El catálogo de conductas prohibidas por ser restrictivas de la competencia está contemplado principalmente en los artículos 1º de la Ley 155 de 1959 y 47, 48 y 50 del Decreto 2153 de 1992. Sin embargo, esas normas no distinguen los acuerdos horizontales (los realizados entre competidores) de los verticales (los convenidos entre agentes ubicados en los distintos niveles de la cadena productor-distribuidor-minorista), lo que significa que, en principio, ambos tipos de convenios están proscritos con el mismo recelo, sin que se permita siquiera, como ocurre en el resto del mundo, ponderar los posibles efectos pro competitivos, de eficiencia o los beneficios derivados para el consumidor de las conductas verticales.

Así, los acuerdos de distribución exclusiva pueden restringir la competencia intra-marca (entre productos de la misma marca) pero al mismo tiempo promover vigorosamente la competencia inter-marca (entre productos de distinta marca) que es la que realmente es relevante.

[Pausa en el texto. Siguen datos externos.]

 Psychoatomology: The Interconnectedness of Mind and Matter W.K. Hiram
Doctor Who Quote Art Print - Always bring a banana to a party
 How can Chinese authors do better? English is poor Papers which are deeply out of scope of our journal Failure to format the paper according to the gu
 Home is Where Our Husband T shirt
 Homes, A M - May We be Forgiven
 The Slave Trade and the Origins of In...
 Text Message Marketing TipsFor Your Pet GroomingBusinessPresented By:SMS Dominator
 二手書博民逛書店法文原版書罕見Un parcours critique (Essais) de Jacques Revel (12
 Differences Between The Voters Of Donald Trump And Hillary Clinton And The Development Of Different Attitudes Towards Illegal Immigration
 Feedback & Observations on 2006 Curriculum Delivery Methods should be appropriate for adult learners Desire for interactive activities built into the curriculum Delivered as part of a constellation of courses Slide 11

Por esta razón, en los EE.UU. este tipo de acuerdos está sometido a la denominada “regla de la razón” de conformidad con la cual los operadores del derecho tienen que evaluar los efectos pro competitivos o los beneficios para el consumidor y contrastarlos con los efectos anticompetitivos del mismo para determinar cuáles prevalecen.

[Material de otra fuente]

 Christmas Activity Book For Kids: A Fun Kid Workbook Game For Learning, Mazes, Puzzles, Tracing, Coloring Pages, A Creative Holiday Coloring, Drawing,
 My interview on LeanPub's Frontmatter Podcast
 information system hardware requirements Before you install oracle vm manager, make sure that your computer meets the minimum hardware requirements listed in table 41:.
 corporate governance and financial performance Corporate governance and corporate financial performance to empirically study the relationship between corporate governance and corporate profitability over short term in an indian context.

A su vez, la ley de la UE excluye estos acuerdos de las prohibiciones y para esos efectos se han expedido criterios que contemplan los requisitos que deben cumplir para beneficiarse de la excepción.

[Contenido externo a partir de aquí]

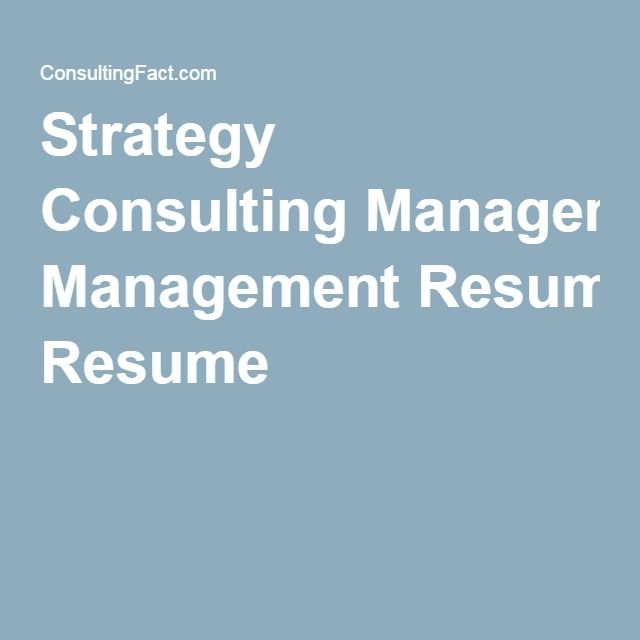 11 best images about How to write a Strategy Consulting Resume on - cover letter consulting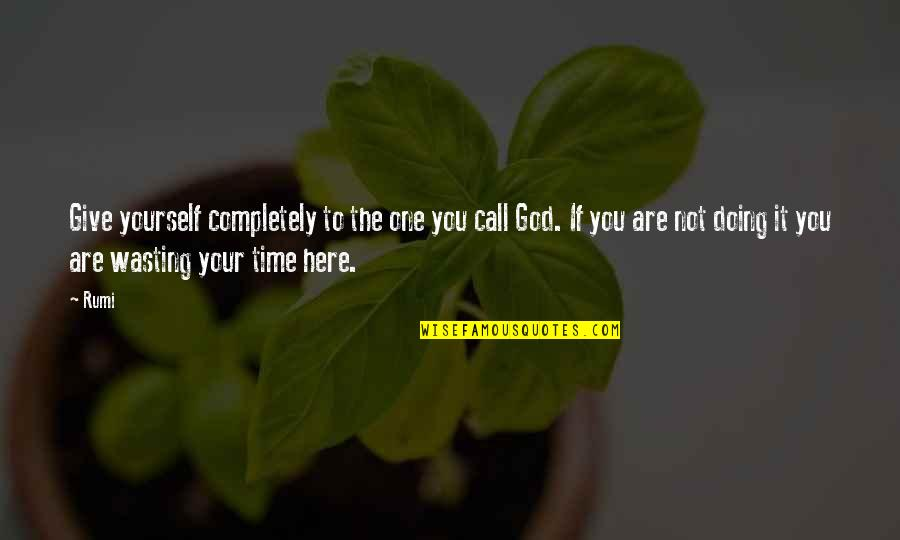Giving It Time Quotes By Rumi: Give yourself completely to the one you call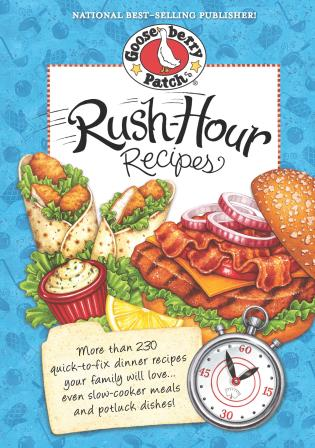 Cover image for the book Rush-Hour Recipes: Over 230 Quick to Fix Dinner RecipesYour Family Will Love...Even Slow-Cooker Meals and Potluck Dishes!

En este sentido, las “Directrices relativas a las restricciones verticales” expresan que, de ordinario, ellas son menos perjudiciales que las horizontales y que usualmente los problemas surgen cuando la competencia inter-marca es insuficiente, es decir, cuando el proveedor, el comprador o ambos ostentan un cierto grado de poder de mercado (cuotas de mercado superiores al 30%).
La ley colombiana tampoco contempla, de manera expresa, la posibilidad de celebrar acuerdos de colaboración empresarial entre competidores, independientemente del beneficio que ellos traigan para el escenario concurrencial o de las mejoras en eficiencia que se deriven de los mismos, aunque existen unas guías de la SIC sobre el tema.

Otra reforma que se reclama es la derogatoria de la prohibición general consignada en el artículo 1º de la Ley 155 de 1959, que es una norma en blanco en donde puede encajar cualquier conducta. Esta disposición quebranta el principio de tipicidad, en la medida en que consagra conceptos indeterminados tales como el de los “precios inequitativos”, que obedecen más a una noción filosófica que a una económica o jurídica. No existe además ningún parámetro en esa norma para determinar lo que debe entenderse por este concepto. ¿Cuándo un precio es inequitativo? ¿Cuando es alto o cuando genera muchas utilidades? Este precepto conlleva el peligro de que la autoridad de competencia se convierta en un órgano regulatorio de precios con el agravante de que las infracciones pueden tipificarse en el mismo momento en que el agente económico resulta sancionado por incurrir en esa conducta.

La situación anterior atenta de manera grave, no solo contra la seguridad jurídica sino contra los principios del mercado y de la libre iniciativa privada. La tarea pendiente en este campo es ambiciosa y debe acometerse cuanto antes.